**ACTIVIDADES**:
1 – Enumera los adjetivos que el texto sobre la crítica al gobernante aplica a la palabra «crítica».
2 – Resume en dos oraciones el texto sobre la crítica al gobernante.
3 – Retoma el texto sobre la crítica al gobernante y continúalo a partir de su última oración.

Lo más grave no estaría, pues, en que se cometiera un error. Lo más grave estaría en que no se alzaran voces para censurarlo, o en que no se aceptara la invitación a reconsiderar medidas y aclarar situaciones. La experiencia más reciente, con graves medidas inconvenientemente concebidas, como el envío de detenidos políticos a colonias de maleantes, comprueba esta aserción. El gobernante gana cuando se le da oportunidad para pensar mejor. Cuando la crítica es falsa o injusta, ella cae por su propia inconsistencia, mejor si se airea que si embosca; pero, si la crítica es justa, omitirla no remediaría nada, porque haría imposible el remedio.

[Elementos guardados de una colección]
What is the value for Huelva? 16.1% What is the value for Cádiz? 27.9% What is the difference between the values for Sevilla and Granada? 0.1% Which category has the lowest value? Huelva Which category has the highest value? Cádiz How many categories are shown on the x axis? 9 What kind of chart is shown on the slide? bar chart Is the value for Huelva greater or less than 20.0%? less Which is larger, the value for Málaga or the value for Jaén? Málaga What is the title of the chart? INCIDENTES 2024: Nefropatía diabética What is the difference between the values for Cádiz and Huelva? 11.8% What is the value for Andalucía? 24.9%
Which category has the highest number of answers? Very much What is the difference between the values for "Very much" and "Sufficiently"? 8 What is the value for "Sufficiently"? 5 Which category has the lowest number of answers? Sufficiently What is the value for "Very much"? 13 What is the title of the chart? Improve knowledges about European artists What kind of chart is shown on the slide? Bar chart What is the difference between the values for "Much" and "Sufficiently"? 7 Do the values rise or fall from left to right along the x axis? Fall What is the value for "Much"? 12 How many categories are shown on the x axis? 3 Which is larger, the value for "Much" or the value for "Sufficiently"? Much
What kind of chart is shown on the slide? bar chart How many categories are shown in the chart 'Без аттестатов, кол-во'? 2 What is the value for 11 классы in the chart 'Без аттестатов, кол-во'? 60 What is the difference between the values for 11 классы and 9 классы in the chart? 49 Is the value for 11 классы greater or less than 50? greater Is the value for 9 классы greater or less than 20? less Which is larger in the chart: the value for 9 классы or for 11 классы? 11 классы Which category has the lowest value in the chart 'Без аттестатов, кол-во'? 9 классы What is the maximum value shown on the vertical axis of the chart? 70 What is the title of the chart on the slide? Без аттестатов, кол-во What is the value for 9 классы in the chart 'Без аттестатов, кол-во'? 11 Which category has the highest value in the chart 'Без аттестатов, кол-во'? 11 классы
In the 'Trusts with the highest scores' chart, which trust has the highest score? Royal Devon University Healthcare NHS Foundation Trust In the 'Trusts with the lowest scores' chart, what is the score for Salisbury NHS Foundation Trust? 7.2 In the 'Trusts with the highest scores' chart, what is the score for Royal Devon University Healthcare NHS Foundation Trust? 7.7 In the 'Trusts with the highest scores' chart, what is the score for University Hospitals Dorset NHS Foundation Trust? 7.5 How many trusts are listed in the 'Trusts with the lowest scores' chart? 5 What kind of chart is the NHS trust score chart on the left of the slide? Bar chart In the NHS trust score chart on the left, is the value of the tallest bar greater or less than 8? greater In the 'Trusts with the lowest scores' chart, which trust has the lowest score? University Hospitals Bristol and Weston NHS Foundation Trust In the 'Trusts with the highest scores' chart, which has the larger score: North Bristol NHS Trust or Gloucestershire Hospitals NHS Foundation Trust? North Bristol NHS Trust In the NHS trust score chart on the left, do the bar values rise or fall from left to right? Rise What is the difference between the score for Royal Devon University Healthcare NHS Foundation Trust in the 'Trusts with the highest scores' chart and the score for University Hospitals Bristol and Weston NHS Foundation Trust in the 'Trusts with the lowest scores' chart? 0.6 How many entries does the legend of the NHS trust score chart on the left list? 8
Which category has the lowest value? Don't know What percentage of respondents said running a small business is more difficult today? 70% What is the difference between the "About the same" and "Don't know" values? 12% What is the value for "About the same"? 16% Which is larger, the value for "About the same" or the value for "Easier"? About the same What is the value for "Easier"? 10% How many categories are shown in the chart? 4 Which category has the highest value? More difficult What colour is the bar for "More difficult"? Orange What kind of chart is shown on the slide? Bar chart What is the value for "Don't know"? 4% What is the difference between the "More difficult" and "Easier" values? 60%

**RESPUESTAS**:
1 – falsa, injusta, justa

2 – Según el texto, lo más grave no es cometer un error, sino que nadie lo censure o que no se acepte reconsiderar las medidas, y el gobernante gana cuando se le da oportunidad para pensar mejor. La crítica falsa o injusta cae por su propia inconsistencia, mientras que omitir la crítica justa haría imposible el remedio.

3 –
Está bien que se repudie la vociferación. Pero, el peligro estaría en ir al otro lado. Sobre todo, por esa peculiarísima interpretación que la gente tiende a hacer del hecho de estar suspendidas las garantías constitucionales. La aspiración a que se restituyan es una justa y legítima aspiración nacional. Pero tampoco debe dejarse hacer común la idea de que, mientras ello no ocurra, no se tiene derecho de pensar, de hablar, de actuar. En el fondo, toda vez que una situación de facto rompe con un ordenamiento constitucional -cualquiera que éste sea-, lo que se llama «garantía» no existe sino convencionalmente. Puesto que ha surgido un poder colocado mediante situación de emergencia por encima de la Constitución, las trabas que ésta pone quedan sujetas en última instancia al criterio de aquel poder. Garantía, propiamente hablando, sólo existirá en forma plena cuando un nuevo ordenamiento constitucional entre en vigor. Las medidas de «suspensión» y «restitución» constituyen una anormalidad, pero prevista dentro de lo normal: una situación peculiar que la propia constitucionalidad permite y que de una manera estricta no puede darse dentro de un estado de cosas que en sí mismo se encuentra fuera de la constitucionalidad.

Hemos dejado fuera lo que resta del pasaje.